The psychoanalysis of dreams is a lot like evolution, in my opinion. It doesn’t get the entire picture, perhaps, but it’s definitely better than anything else out there and it will probably be part of whatever is the final theory. Freud (like his disciple Jung), unfortunately, was equal parts crackpot and intuitive genius. He probably went a little too far with some of his theories, but on the other hand, he was talking about neurotics (which I believe there are exponentially more neurotics now than in his day) and he was pointing out extreme cases (we’re all a little crazy, after all, and at our core, we can each admit to recognizing some feature of ourselves in his theories). Freud did get part of the motivation for dreaming correct; undoubtably, there is a component of what he called “wish fulfillment”, but which we might (because the term is cliched today) refer to as “If I could change this” syndrome (aka The Pygmalion Project). Freud, in his most popular literature at least, did not discuss the other function of dreams, the mundane “defragmenting”, as one metaphor runs, of the day’s emotional responses to events and, often more importantly, to thoughts and fantasies.
For example, I dreamed that Keli was driving my SUV and I was a passenger. There was a family of three in another, very old and delapidated car, heading straight for us. (Aside: This occurred at a stoplight on Crossland Avenue, at Greenwood Avenue) Rather than collide, however, we swapped vehicles. Keli pulled onto Crossland and headed toward Riverside, and the family followed us (we were now in their car, they were in mine). They sat comically in the front row of my car, shoulder-to-shoulder (an impossibility, since I have a center console), staring stupidly ahead. When we got onto Riverside, I told Keli to slow down so that we could swap again. I was very distressed about my vehicle. She slowed a little and I (somewhat critically, hard to believe I know) told her she would have to slow down drastically. My last image of the dream is of that family headed toward us, blandly staring straight ahead like some old, cartoonish nightmare.

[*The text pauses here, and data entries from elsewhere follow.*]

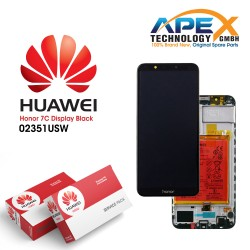 Huawei Honor 7C Display module LCD / Screen + Touch + Battery - Black - 02351USW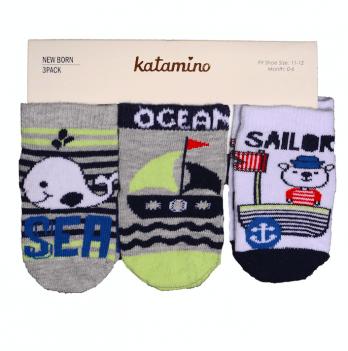 Носки Katamino K40097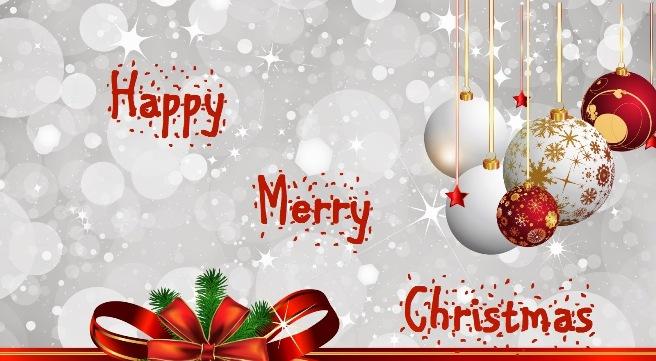 Christmas Day Pictures | Christmas Day Pictures - Merry Christmas ...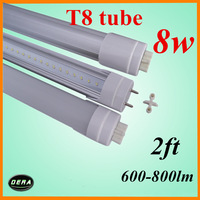 2pcs/lot  T8 led tube 60cm led tube 8w 85-265v G13 2ft light bulbS 600-800lm 230v smd3014 lamp led fluorescent lamp free shiping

What to make of this dream? Well, it is very simple, actually. The vehicle incident combined with the acute anxiety I felt about my vehicle’s saftey is symbolic of several events that occurred yesterday. While house cleaning (with pneumonia, fyi, bad girl!) Keli (or someone helping her, as she did have help!) put some unprotected DVDs I had burned into my computer bag; when I found them later, I was worried they would be scratched and unusable. Further, someone put a paperback book I had been annotating (“As I Lay Dying”) into the drawer of my bedside table, and then shut the drawer. It must have taken great effort to shut the drawer, because the book’s front cover was torn long-ways (the drawer was rather full and the book really didn’t fit). Anyone who knows me knows the value I place on books (I couldn’t even trash a Stephanie Meyer book), and this was a Faulkner book I had had for ten years. Thus, the strange car-swap becomes a metaphor for events that disturbed me during the day, with poor Keli assuming the role of fault (even though she was innocent, that’s what spouses do, and I love her very much!) because dreams (like movies) prefer to condense and simplify. As for the carttonish family, for two days, a member of that family has stopped me as I tried to go somewhere (they have otherwise ignored me, but it’s semester’s end and they suddenly care about their kid’s grade in my class). The cartoonish, facially neutral, comically stupid and bland, persons in my hijacked vehicle were none other than that family- the perfect representatives of destruction and decay in my mind (harsh, but true).
Of course, there are other dreams that I could discuss, but then again, who wants to know THAT much about someone else? Would any of us want the “wish fulfillment” dreams shared with the world (even if it was a non-sexual desire)? That’s probably the final burden of dreams- we don’t want to acknowledge them, even to ourselves, because they are intensely personal. Often, they are the dreams of the person we fear that we are, and not our own dreams. Nonetheless, they truly are ours, like it or not; they are the gift we do not want to receive. However, open it up and take a look, and what you once thought to be a burden might turn out to be a revelatory blessing, instead.